Note: This case is not published in an official reporter and may not be cited as authority. Consult with counsel before relying on this case.
The Wilder Group, a real estate broker licensed in New York, claimed Benjamin Byers, a real estate broker licensed in Connecticut, owed Wilder a commission pursuant to a cobrokerage agreement in connection with the sale of an inn and restaurant. The agreement provided that Byers would pay Wilder a 3% commission in the event the property was sold to a buyer introduced to the property by Wilder. Wilder introduced the ultimate purchaser to the property, but Byers refused to pay Wilder a commission. Byers filed a motion to dismiss the case, claiming that Wilder did not have standing to prosecute the action since Wilder was not a duly licensed Connecticut real estate broker, and thus, the court lacked subject matter jurisdiction.
The court looked to the relevant Connecticut licensing statutes and determined that according to Connecticut law, "competent real estate brokers who are duly licensed and currently practicing in other states with licensing requirements and reciprocity provisions similar to Connecticut's will be given preferential treatment in obtaining their Connecticut licenses...an out-of-state broker may not simply come into Connecticut and do business as a real estate broker under the putative authority of his valid out-of-state broker's license." The court decided that Wilder, not being licensed in Connecticut, had no right to render real estate brokerage services in Connecticut.
The court then addressed the question of whether Wilder's activities in connection with the sale of the property constituted the rendering of a service in the capacity of a real estate broker, and pointed to the fact that Wilder sought recovery under a cobrokerage agreement with Byers.
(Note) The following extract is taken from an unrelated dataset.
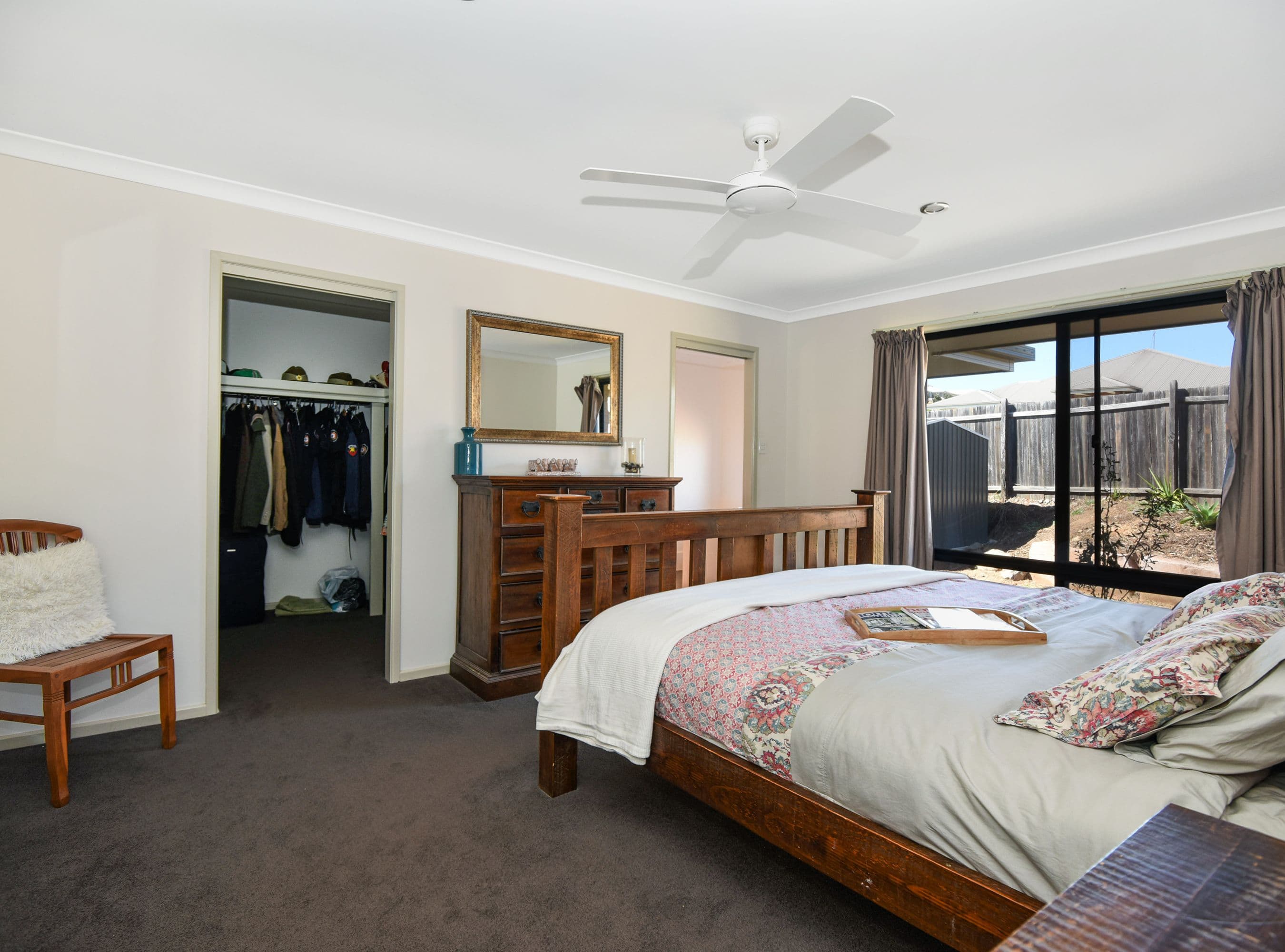 7 Eagle Street, Highfields QLD 4352, Highfields - Thumbnail 8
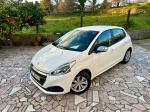 peugeot-208-2015-gasolina-999cc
As the court explained, the essence of a cobrokerage agreement is that both parties perform real estate brokerage functions within the meaning of the Connecticut statute, and Wilder's activities in that capacity were not allowed without a valid Connecticut broker's license. Therefore, the court held that because the activity for which Wilder sought recovery clearly was brokerage activity in which Wilder had no right to engage without a Connecticut real estate broker's license, Wilder was barred from pursuing the action, and the case was dismissed for lack of subject matter jurisdiction.
Wilder Group, Inc. v. Byers, 1995 WL 127877 (Conn. Super. Ct. 1995). [Note: This opinion was not published in an official reporter and therefore should not be cited as authority. Please consult counsel before relying on this opinion.]